E in tutto questo, «l'assenza di prove ad un processo indiziario contro un cittadino la cui fedina penale era immacolata, i rapporti amichevoli con gli Stati Uniti e la loro cura nel proteggere i propri cittadini, come è accaduto con il pilota del Cermis, rendono tutto più doloroso e paradossale», conclude il parente che ha sempre difeso l'innocenza di Chico: «Perfino il fratello ed il padre della vittima hanno detto più volte che non è stata fatta giustizia perché gli assassini sono ancora in libertà».

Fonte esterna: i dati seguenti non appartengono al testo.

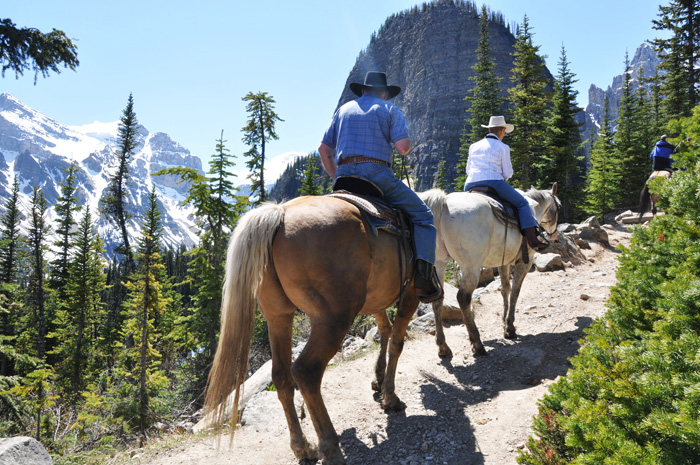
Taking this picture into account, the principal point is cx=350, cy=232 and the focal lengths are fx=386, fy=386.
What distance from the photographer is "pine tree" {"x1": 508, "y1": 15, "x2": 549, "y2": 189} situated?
2739cm

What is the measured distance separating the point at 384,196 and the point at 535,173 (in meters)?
31.3

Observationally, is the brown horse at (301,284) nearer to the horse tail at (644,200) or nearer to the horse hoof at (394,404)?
the horse hoof at (394,404)

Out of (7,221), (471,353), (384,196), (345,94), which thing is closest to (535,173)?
(471,353)

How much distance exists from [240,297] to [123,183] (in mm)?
37838

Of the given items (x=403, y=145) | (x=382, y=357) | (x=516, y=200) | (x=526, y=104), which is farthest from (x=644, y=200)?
(x=526, y=104)

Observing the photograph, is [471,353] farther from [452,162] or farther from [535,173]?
[452,162]

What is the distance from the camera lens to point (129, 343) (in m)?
22.7

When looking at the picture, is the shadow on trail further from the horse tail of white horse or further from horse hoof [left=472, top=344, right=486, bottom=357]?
the horse tail of white horse

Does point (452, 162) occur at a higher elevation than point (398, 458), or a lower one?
higher

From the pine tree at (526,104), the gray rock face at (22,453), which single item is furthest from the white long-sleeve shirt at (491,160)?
the pine tree at (526,104)

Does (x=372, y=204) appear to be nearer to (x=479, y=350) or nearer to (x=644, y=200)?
(x=479, y=350)

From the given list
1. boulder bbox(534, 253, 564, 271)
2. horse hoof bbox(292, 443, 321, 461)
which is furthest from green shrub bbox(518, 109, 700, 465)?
boulder bbox(534, 253, 564, 271)

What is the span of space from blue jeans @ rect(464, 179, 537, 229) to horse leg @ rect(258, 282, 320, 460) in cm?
468

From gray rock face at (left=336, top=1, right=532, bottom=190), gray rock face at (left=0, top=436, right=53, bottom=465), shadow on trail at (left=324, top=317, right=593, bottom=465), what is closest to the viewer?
gray rock face at (left=0, top=436, right=53, bottom=465)
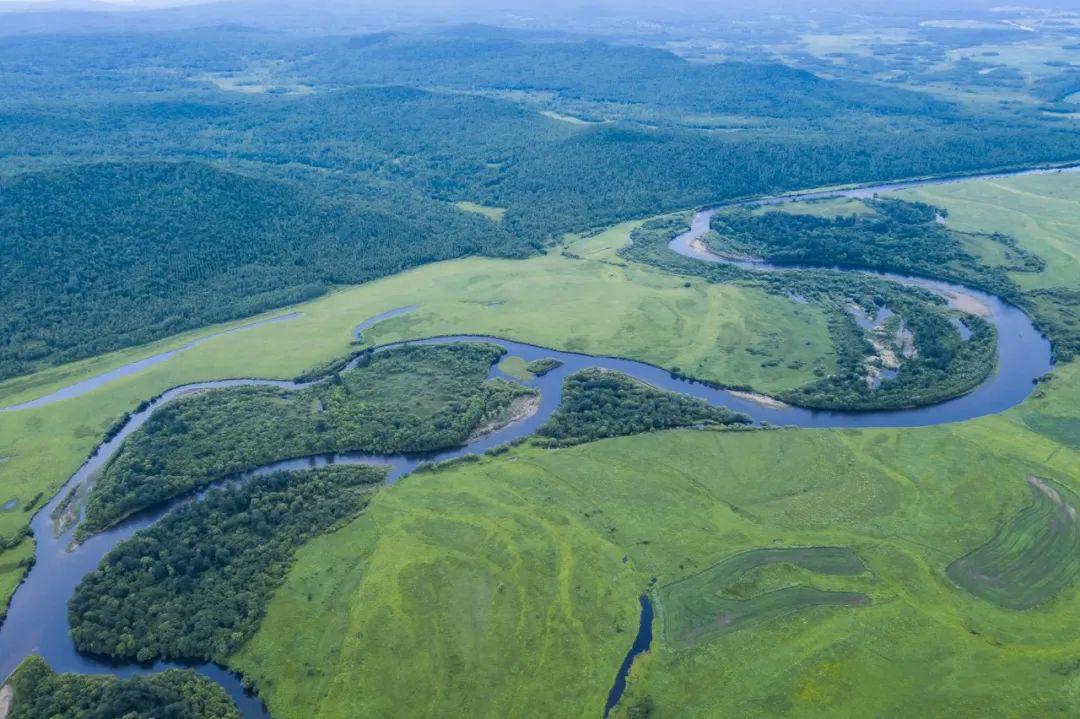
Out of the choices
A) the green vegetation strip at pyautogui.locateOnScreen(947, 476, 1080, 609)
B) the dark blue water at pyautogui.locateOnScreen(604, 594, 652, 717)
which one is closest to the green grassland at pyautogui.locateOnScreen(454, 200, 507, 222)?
the dark blue water at pyautogui.locateOnScreen(604, 594, 652, 717)

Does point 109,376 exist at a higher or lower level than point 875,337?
lower

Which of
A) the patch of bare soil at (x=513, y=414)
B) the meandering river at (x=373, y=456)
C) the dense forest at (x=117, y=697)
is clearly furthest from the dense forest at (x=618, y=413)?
the dense forest at (x=117, y=697)

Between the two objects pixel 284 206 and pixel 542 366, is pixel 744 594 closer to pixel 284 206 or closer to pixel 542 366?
pixel 542 366

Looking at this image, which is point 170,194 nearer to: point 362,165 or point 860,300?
point 362,165

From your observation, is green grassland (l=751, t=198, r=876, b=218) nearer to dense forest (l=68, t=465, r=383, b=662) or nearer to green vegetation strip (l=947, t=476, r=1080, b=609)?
green vegetation strip (l=947, t=476, r=1080, b=609)

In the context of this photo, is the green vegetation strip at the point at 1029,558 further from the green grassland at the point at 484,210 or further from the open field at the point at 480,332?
the green grassland at the point at 484,210

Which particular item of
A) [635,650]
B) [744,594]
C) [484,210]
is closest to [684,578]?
[744,594]
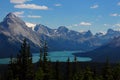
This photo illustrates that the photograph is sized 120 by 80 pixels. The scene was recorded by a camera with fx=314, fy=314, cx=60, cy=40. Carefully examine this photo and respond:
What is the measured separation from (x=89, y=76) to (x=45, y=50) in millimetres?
12665

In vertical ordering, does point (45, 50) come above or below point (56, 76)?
above

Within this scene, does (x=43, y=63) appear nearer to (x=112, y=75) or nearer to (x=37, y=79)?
(x=37, y=79)

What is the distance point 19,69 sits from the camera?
63781 mm

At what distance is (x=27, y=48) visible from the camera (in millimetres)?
64688

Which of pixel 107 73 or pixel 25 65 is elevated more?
pixel 25 65

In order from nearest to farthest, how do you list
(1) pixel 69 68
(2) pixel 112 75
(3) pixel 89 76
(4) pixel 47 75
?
(4) pixel 47 75 < (3) pixel 89 76 < (2) pixel 112 75 < (1) pixel 69 68

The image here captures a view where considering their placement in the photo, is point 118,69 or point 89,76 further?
point 118,69

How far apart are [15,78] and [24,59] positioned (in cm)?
601

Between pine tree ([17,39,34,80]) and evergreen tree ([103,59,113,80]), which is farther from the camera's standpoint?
evergreen tree ([103,59,113,80])

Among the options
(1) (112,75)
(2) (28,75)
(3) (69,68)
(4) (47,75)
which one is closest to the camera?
(2) (28,75)

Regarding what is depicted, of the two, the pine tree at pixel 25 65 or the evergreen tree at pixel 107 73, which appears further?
the evergreen tree at pixel 107 73

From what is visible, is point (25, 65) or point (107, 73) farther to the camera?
point (107, 73)

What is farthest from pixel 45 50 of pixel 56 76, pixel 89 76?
pixel 56 76

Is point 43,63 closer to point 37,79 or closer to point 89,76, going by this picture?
point 37,79
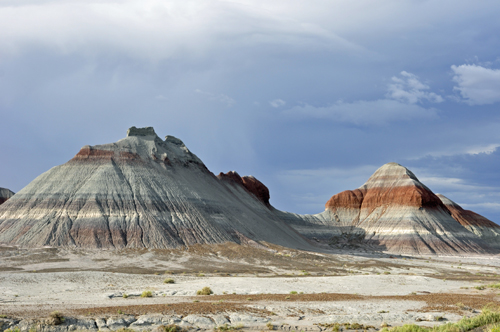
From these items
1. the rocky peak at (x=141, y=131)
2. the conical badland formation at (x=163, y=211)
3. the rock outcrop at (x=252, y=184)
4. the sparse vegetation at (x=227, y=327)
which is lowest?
the sparse vegetation at (x=227, y=327)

Una vicenda oscura, quella che si era consumata nel febbraio del 1998 e che vedeva la compravendita di un albergo di Miami, un truffatore tedesco indagato ma poi libero dopo un accordo extragiudiziale e l'assenza di prove.«Quello che serve - dice Moggio - è che il governatore della Florida faccia pressione affinché la sentenza di condanna, con le motivazioni scritte nero su bianco, giunga a Washington, così da far partire l'estradizione. Senza questi documenti non si può far nulla e neppure Biden in persona può cambiare le cose». Resta però viva la speranza. «Confidiamo nella maniera più assoluta che Giorgia Meloni ce la farà», dice Gianni Forti.